> _TASK STATEMENT_
Edit every line from the one containing "Among the items" down to the one containing "In the scene" so that "goggles" becomes "sunglasses", and leave everything else unchanged.

> _DATASET ROWS_

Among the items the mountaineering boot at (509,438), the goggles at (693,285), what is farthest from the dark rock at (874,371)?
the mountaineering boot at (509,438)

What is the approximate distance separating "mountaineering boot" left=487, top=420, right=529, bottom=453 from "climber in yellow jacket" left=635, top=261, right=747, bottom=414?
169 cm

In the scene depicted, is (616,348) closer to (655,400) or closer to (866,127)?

...

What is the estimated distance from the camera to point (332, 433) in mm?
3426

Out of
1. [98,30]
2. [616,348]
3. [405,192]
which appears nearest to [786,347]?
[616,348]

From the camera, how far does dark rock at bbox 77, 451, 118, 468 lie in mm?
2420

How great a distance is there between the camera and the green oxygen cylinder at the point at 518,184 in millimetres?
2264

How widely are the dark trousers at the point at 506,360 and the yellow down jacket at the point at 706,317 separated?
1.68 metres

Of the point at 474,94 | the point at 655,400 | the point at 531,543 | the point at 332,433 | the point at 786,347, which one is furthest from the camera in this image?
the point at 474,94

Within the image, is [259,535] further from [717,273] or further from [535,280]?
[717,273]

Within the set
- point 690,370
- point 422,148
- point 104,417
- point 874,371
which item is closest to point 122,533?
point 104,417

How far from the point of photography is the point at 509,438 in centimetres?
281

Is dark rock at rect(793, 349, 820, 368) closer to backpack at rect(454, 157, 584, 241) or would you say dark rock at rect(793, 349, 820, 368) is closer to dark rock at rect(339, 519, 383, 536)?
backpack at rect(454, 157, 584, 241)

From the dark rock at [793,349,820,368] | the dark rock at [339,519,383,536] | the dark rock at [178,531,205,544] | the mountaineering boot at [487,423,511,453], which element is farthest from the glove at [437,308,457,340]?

> _FULL ANSWER_
Among the items the mountaineering boot at (509,438), the sunglasses at (693,285), what is farthest from the dark rock at (874,371)?
the mountaineering boot at (509,438)

What is the approximate distance separating "mountaineering boot" left=487, top=420, right=529, bottom=453 from "climber in yellow jacket" left=635, top=261, right=747, bottom=414?
169 cm

In the scene depicted, is (616,348) closer to (655,400) or closer to (866,127)?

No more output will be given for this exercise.